--- DOCUMENT EXTRACT ---
# Stale beans?



## Dr Forinor (Jul 30, 2018)

If coffee is stale, is there such a thing as a "typical taste/flavour" that will be obvious?

I opened the current bag of beans a couple of weeks ago, at the start they tasted amazing (same as what I remember when I bought them before) but now they have a very distinct "burnt/bitter" taste to them that was not present in the previous bag, nor present when this big was freshly opened.


----------



## MWJB (Feb 28, 2012)

Unlikely they have staled that quickly, as they have degassed extraction may have shifted a little. Try adjusting your grind setting to see how that changes the flavour, unfortunately "burnt/Bitter" could be due to low, or very high extraction, so I can't from that info say, 'go coarser/finer'.

Is it a charred, woody bitterness, maybe a little iron like flavour?

Or is it caramel, smoky, drying, slightly sickly bitterness?

Which brewer?


----------



## Dr Forinor (Jul 30, 2018)

This is, it tastes like charred and smoky? Definitely no caramel, but just a charred burnt bitterness.

This was using the Aeropress.

Today I used a new bag, which was roasted on the 10th Sept, and although I'm not getting as much burnt taste, it certainly is there moreso in my Aeropress that I used now than I can taste at all with my machine (absolutely no bitterness in the machine at all).

--- WHAT THE EXERCISE ASKS ---
Can you write out the coffee thread's passage from "If coffee is" through "(Feb 28, 2012)", swapping "bag" for "packet"? The material isn't needed for this.

--- RECORD LIST ---

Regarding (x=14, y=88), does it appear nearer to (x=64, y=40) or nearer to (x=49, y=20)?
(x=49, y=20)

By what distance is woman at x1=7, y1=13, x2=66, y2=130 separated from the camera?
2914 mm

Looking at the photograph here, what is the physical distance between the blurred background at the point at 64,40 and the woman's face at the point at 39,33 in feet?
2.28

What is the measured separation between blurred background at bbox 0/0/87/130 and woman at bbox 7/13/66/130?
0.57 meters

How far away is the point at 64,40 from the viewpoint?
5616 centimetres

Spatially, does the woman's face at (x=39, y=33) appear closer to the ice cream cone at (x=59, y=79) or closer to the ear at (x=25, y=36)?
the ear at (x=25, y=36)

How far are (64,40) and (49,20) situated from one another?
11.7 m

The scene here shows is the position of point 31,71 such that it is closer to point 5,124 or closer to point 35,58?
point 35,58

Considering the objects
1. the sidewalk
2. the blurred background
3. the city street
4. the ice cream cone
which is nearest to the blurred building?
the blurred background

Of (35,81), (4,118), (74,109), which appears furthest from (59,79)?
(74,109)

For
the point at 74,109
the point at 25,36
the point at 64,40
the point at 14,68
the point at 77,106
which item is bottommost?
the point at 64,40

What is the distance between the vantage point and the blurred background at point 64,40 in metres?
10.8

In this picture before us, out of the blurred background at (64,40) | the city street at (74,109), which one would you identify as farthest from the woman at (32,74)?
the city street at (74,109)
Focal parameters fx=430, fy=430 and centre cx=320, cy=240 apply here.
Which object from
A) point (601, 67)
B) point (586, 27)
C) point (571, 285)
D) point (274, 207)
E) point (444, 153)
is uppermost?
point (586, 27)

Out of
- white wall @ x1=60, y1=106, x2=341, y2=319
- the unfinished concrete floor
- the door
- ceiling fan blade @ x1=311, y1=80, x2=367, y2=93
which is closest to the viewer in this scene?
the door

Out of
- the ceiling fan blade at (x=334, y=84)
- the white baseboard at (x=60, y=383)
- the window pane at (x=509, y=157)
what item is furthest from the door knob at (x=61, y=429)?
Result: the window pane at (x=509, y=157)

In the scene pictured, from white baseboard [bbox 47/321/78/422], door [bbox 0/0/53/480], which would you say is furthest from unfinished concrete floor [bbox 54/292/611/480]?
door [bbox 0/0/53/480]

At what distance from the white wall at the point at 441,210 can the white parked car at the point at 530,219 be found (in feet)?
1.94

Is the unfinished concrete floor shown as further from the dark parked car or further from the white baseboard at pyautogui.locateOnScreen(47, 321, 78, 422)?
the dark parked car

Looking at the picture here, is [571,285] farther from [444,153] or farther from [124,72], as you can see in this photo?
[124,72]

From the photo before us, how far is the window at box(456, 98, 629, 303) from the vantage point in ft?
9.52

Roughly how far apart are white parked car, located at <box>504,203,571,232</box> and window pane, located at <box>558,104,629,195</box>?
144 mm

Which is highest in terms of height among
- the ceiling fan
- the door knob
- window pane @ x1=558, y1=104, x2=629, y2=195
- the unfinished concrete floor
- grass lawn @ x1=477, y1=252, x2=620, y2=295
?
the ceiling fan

--- THE COMPLETED TASK ---
If coffee is stale, is there such a thing as a "typical taste/flavour" that will be obvious?

I opened the current packet of beans a couple of weeks ago, at the start they tasted amazing (same as what I remember when I bought them before) but now they have a very distinct "burnt/bitter" taste to them that was not present in the previous packet, nor present when this big was freshly opened.


----------



## MWJB (Feb 28, 2012)